Toasted walnuts give this spinach salad some extra crunch! Top this dish with a homemade red wine vinaigrette for a tasty, tangy kick.

START TO FINISH: 30 minutes MAKES: 4 servings


1 cup water
1/2 cup brown or French lentils, rinsed and drained
1/2 cup chopped red bell pepper
1/3 cup chopped green onions
1/4 cup chopped flat-leaf parsley
1/4 cup chopped walnuts, toasted
6 cups torn spinach or mixed salad greens
12 ounces cooked chicken breast, sliced
1/4 cup red wine vinaigrette


1. In a small saucepan combine the water and lentils. Bring to a boil; reduce heat. Cover and simmer for 20 to 25 minutes or until lentils are tender and most of the liquid is absorbed. Drain lentils and place in a medium bowl. Stir in bell pepper, green onions, parsley, and walnuts.


2. Divide spinach among 4 serving plates. Top with lentil mixture and chicken. Drizzle with red wine vinaigrette.

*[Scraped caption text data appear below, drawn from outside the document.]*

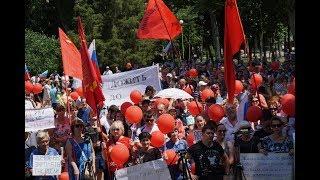 Митинг против пенсионной реформы. КРАСНОДАР 28 июля 2018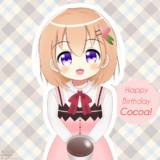 ココア(保登心愛)ちゃん誕生日おめでとう♪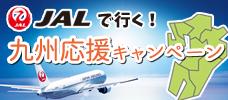 JALで行く九州応援キャンペーン!料金値下げ&特典付など今だけのおトクなプラン!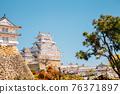 Spring of Himeji Castle in Japan 76371897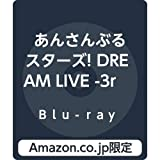 "【Amazon.co.jp限定】あんさんぶるスターズ! DREAM LIVE -3rd Tour ""Double Star!"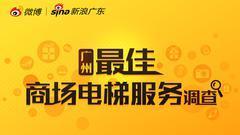 广州商场电梯服务大调查,为你pick的商场评分
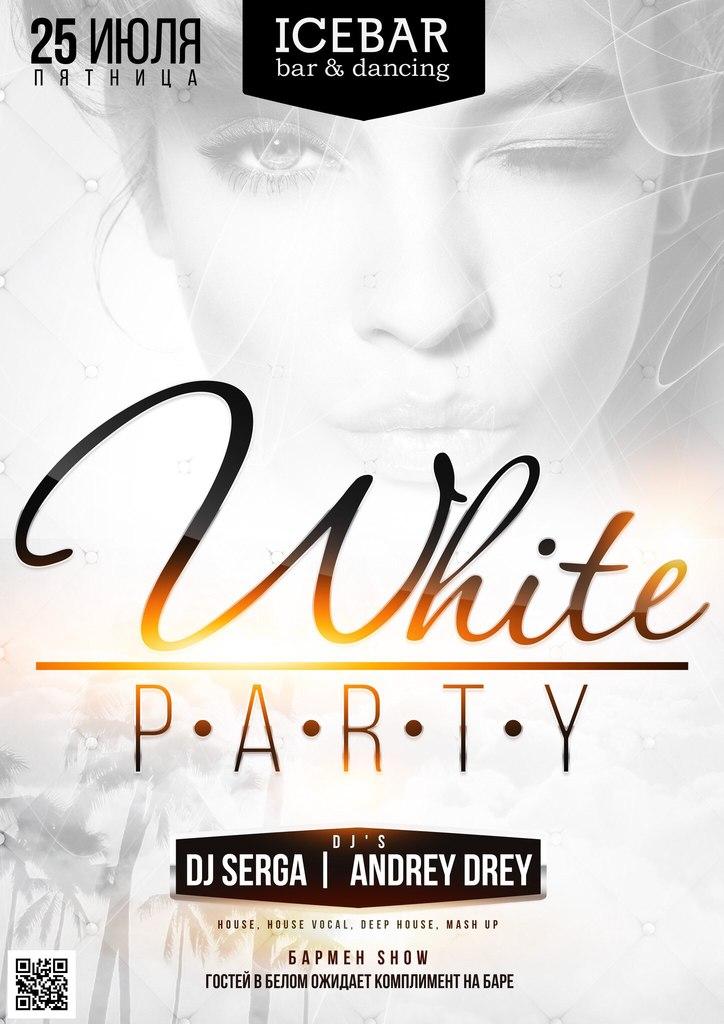 White Party в ICEBAR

Nutrition Facts per serving: 341 cal., 14 g total fat (2 g sat. fat),

Sonoma Diet presents Dr. Guttersen's Tip of the Day

Lots of Lentils


You can never have too many lentils in your cupboard. They work wonders on almost any salad, whether you're tossing them with whole grain pasta or greens, or mixing them with canned tuna, a little olive oil, and spices. Try different varieties of lentils, which all have their own textures, colors, and flavors.